● Consigne 1:
Répondez à ces questions d'après le texte sur la justice ecclésiastique :
(a) Quel saint a répété la parole de St. Grégoire le Grand sur la vérité ?
(b) Selon St. Grégoire, qui devait être puni plus sévèrement que le laïc ?
(c) Quelle année porte l'Annuaire mentionné dans le texte ?
● Consigne 2:
Poursuivez le texte sur la justice ecclésiastique à partir de sa dernière phrase.

● Extrait du document:
+++++

St. Grégoire le Grand blâmait bien fortement cette espèce de justice et agissait bien différemment de ce qui se voit aujourd’hui. Mais les vues larges et élevées de ce vrai grand homme et vrai grand pape sur l’impartialité nécessaire à toute application de la justice, ont été depuis bien longtemps mise de côté dans la curie romaine. Lui voulait que le plus humble chrétien eut tout son droit. Il pensait que le supérieur ecclésiastique qui pêchait contre la charité ou la justice devait être puni plus sévèrement que le laïc puisqu’il ajoutait le mauvais exemple à la faute. Il repoussait avec horreur l’idée d’un déni de justice à un laïc plutôt que de blâmer publiquement un supérieur ecclésiastique. C’est ce grand homme qui a dit, ce que St. Bernard a répété après lui, qu’il fallait « toujours dire la vérité dût-il en résulter du scandale, vu qu’il valait mieux produire le scandale que de céler la vérité, » et il pensait en conséquence qu’il était bien autrement scandaleux de faire une injustice que d’avouer les torts d’un Évêque. Mais ces hautes notions de la justice et du devoir se sont bien oblitérées chez ses successeurs ; et nous voyons aujourd’hui que non seulement on blesse un droit pour ménager l’amour propre d’un supérieur, mais que l’on va jusqu’à louer publiquement l’Évêque dont l’on a privément admis les torts ! !

Certes il doit nous être permis de dire qu’il y a de bien autres personnages que nous qui méritent les censures que l’on a infligées aux catholiques de l’Institut avec aussi peu de discernement que de respect des règles canoniques.

Votre Ém. me fait rappeler aussi que l’Annuaire de 1868 — c’est-à-dire le discours de moi qu’il renferme — contient tant d’erreurs qu’il a fallu le prohiber.

+++++

● Données enregistrées:
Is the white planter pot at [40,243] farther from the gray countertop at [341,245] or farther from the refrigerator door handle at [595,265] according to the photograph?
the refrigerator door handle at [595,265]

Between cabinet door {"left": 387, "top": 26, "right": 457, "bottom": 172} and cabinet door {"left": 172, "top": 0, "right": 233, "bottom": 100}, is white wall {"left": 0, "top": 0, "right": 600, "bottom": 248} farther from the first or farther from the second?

+++++

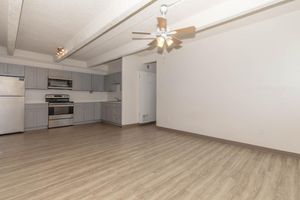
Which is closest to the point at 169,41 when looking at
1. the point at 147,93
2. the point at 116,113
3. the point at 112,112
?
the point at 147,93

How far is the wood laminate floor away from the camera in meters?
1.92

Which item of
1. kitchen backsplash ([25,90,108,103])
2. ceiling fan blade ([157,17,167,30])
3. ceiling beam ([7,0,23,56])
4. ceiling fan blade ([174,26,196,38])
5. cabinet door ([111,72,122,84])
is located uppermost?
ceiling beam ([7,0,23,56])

+++++

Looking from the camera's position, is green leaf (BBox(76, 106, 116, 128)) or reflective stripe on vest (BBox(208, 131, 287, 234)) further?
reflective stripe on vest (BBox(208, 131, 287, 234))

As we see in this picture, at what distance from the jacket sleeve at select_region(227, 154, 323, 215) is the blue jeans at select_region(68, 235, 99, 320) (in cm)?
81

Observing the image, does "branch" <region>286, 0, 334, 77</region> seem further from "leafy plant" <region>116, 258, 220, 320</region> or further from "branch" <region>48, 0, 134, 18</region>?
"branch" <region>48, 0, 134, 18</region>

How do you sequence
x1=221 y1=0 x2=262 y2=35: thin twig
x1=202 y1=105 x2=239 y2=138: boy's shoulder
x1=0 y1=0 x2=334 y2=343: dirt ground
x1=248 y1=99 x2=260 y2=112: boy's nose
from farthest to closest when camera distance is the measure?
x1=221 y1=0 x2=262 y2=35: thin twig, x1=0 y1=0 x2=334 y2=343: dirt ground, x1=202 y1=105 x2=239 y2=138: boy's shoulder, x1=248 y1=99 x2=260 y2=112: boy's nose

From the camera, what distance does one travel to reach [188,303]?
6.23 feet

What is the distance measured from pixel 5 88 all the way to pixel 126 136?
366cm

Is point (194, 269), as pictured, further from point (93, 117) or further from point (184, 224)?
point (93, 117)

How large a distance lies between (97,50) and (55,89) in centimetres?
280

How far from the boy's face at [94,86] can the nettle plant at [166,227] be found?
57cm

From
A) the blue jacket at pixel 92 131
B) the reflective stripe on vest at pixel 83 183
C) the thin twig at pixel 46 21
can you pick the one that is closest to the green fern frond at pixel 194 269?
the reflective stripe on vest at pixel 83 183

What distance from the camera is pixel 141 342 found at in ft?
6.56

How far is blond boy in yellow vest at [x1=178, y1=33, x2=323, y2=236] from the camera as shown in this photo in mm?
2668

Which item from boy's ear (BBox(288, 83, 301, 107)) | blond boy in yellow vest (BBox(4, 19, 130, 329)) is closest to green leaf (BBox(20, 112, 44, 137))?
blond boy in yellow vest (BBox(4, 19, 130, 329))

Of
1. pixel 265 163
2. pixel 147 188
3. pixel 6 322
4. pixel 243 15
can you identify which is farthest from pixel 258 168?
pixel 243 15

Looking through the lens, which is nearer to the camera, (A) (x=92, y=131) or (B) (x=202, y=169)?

+++++

● Réponse rédigée 1:
(a) C'est St. Bernard qui a répété cette parole.
(b) Le supérieur ecclésiastique qui péchait contre la charité ou la justice devait être puni plus sévèrement que le laïc.
(c) L'Annuaire mentionné est celui de 1868.

● Réponse rédigée 2:
Si l’on a apporté à l’examen de mon pauvre discours la même maturité de travail et le même désir de rendre justice qu’on l’a fait dans notre question d’appel, je dois dire de suite que je suis fort tranquillisé sur la perversité des opinions que j’ai pu exprimer. Le tribunal qui a condamné mon discours est le même au fond que celui qui, sur notre question d’appel, est tombé dans les merveilleuses confusions de principes, d’idées, de questions, de personnes et de responsabilités que nous avons vues ; donc l’on peut sans grand crime se permettre quelques réserves sur la rectitude de la condamnation, mais il y a plus.

Cette manière de condamner un livre en l’absence de toute explication de la part de celui qui l’a écrit nous reporte encore forcément à ces malheureuses habitudes d’arbitraire que les hommes les plus éminents et les plus sincères du catholicisme ont de tout temps reprochées aux congrégations romaines.

Je sais bien que l’on affirme sérieusement, à Rome, que le livre se défend lui-même, mais cette prétention ne supporte pas l’examen, et il n’est pas nécessaire d’avoir une bien grande expérience des affaires pour comprendre à première vue qu’elle n’a été mise au jour que pour faire accepter l’arbitraire par ceux qu’une mauvaise raison persuade aussi facilement qu’une bonne.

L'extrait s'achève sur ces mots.